We also made another change in Python 3, to improve equivalence between list comprehensions and generator expressions. In Python 2, the list comprehension "leaks" the loop control variable into the surrounding scope:
x = 'before'
a = [x for x in 1, 2, 3]
print x # this prints '3', not 'before'

This was an artifact of the original implementation of list comprehensions; it was one of Python's "dirty little secrets" for years. It started out as an intentional compromise to make list comprehensions blindingly fast, and while it was not a common pitfall for beginners, it definitely stung people occasionally. For generator expressions we could not do this. Generator expressions are implemented using generators, whose execution requires a separate execution frame. Thus, generator expressions (especially if they iterate over a short sequence) were less efficient than list comprehensions.

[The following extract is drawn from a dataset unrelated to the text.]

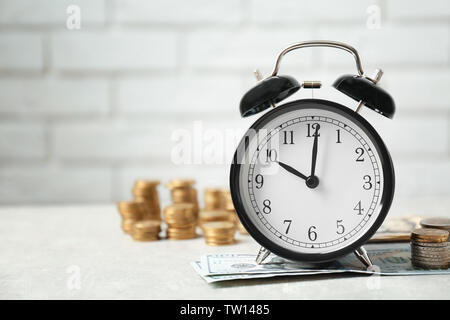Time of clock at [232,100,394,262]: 10:00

However, in Python 3, we decided to fix the "dirty little secret" of list comprehensions by using the same implementation strategy as for generator expressions. Thus, in Python 3, the above example (after modification to use print(x) :-) will print 'before', proving that the 'x' in the list comprehension temporarily shadows but does not override the 'x' in the surrounding scope.

And before you start worrying about list comprehensions becoming slow in Python 3: thanks to the enormous implementation effort that went into Python 3 to speed things up in general, both list comprehensions and generator expressions in Python 3 are actually faster than they were in Python 2! (And there is no longer a speed difference between the two.)

UPDATE: Of course, I forgot to mention that Python 3 also supports set comprehensions and dictionary comprehensions. These are straightforward extensions of the list comprehension idea.